_Text to read_.
━━━
April 21, 2022 at 4:00 a.m.

Springfield, Missouri's acting city manager, Del Caywood, needed to come up with a plan. The folks in the Southwest Missouri Ozark town were in a panic and he needed to do something. Desperate times called for desperate measures, and Del knew just what to do.

Caywood found a suitable truck and rented it. Atop the truck, Caywood attached a loudspeaker from which a special sort of music could be broadcast for all to hear. That special music would be typical of music used by snake charmers for, you see, that's what was needed. Del drove that truck up and down the streets in Springfield with music coming from the speaker in an attempt to lure the deadly cobras out into the open. That's right, there were deadly venomous snakes slithering about in Springfield.

How in the world had it come to be that such deadly vipers were roaming fields and yards in Springfield, Missouri? After all, the natural habitat for these animals was thousands of miles away. The answer to that question seemed to reside with the owner of a local pet store, Reo Mower.

The first sign of the ensuing problem came when an odd-looking snake was killed. The killer of the reptile took the carcass to Mower's Pet Shop, thinking he might be able to identify the yet unknown species. After some minutes of examination Reo Mower proclaimed, "Oh, that's just a puff adder. It's just got a funny-looking head on it."

A few days passed and yet another odd-looking snake was killed just a block from the pet shop. This time the snake was taken to a Jarrett Junior High School science teacher. "Oh, dear lord! Where did you get this? This is a deadly cobra."

The next few days saw the execution of several more cobras. These snakes were killed near the Springfield streets of St. Louis and National. Not coincidentally, those two streets were very near to Mower's Pet Shop.

Authorities finally questioned Mr. Mower about the presence of the snakes. He was known to offer for sale an assortment of rare and exotic animals, so the idea that he may have once owned the cobras was not too far-fetched.

No proof was ever found that Mower was responsible for the problem, but Springfield was a small town and word of his possible involvement spread fast. Someone had to be blamed and that blame ultimately fell upon Mower. Mower's business license was revoked and Reo Mower left Springfield.

The city created what was to be called "The Snake Hunting Militia." With guns drawn and at the ready, policemen walked the streets and alleyways of the town. Ordinary folks began carrying rakes, shovels and hoes. High grass and weeds were checked, and loose boards and bits of tin were overturned as the hunt for the cobras continued.

The reptile hunt continued for a couple of months with some success. All in all, eleven or so snakes were killed. That's not counting several innocent bystanders of a non-venomous variety. The great hunt finally come to an end when, for at least a few weeks, no snakes were found. It seemed as though the townsfolk could finally take a breath.
━━━
_Problem 1_. Please rewrite the rows from the line that contains "Of the items" through the end of the rows, swapping "furthest" for "farthest" and keeping everything else unchanged.
━━━
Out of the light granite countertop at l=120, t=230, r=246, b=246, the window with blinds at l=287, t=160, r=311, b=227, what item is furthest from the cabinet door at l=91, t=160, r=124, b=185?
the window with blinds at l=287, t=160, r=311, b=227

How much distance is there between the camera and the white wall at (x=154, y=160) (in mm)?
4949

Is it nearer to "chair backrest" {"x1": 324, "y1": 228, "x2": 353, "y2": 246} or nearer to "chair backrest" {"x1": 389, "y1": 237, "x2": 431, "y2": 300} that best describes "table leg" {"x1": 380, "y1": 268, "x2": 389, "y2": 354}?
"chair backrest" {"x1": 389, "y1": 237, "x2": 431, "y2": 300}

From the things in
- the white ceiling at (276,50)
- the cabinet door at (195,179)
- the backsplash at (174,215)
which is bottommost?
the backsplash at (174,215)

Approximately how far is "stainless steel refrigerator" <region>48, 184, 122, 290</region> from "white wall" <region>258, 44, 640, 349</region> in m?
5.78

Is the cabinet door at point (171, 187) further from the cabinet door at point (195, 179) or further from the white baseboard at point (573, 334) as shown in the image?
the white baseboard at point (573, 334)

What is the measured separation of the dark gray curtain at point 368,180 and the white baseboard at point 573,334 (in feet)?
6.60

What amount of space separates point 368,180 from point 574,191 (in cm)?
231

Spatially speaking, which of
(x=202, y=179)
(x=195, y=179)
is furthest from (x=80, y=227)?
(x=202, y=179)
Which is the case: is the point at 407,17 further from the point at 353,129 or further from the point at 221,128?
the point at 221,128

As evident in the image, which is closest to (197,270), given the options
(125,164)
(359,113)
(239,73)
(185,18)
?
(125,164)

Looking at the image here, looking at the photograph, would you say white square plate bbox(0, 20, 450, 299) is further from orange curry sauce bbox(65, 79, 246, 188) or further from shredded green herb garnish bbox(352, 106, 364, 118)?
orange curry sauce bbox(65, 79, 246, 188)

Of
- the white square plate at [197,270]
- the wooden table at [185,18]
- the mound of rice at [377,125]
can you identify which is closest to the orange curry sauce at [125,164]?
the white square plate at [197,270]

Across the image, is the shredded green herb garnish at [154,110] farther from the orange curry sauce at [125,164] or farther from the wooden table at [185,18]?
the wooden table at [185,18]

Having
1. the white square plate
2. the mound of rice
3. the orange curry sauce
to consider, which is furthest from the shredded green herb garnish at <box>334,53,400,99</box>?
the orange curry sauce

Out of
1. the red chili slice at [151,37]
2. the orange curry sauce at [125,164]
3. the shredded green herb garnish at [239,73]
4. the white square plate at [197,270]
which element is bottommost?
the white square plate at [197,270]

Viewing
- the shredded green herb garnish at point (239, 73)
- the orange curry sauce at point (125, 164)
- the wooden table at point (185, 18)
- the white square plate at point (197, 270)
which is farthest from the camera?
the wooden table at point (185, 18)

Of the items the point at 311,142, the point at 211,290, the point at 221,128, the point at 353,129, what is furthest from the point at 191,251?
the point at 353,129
━━━
_Problem 2_. Using the Springfield cobra story, decide whether each statement agrees with it: (a) Caywood rented a truck for the snake hunt. (b) Proof was found that Mower caused the problem. (c) Roughly eleven snakes were killed in all.

_Complete response 1_.
Of the items the point at 311,142, the point at 211,290, the point at 221,128, the point at 353,129, what is farthest from the point at 191,251?
the point at 353,129

_Complete response 2_.
(a) Yes: "Caywood found a suitable truck and rented it."
(b) No: "No proof was ever found that Mower was responsible for the problem"
(c) Yes: "All in all, eleven or so snakes were killed."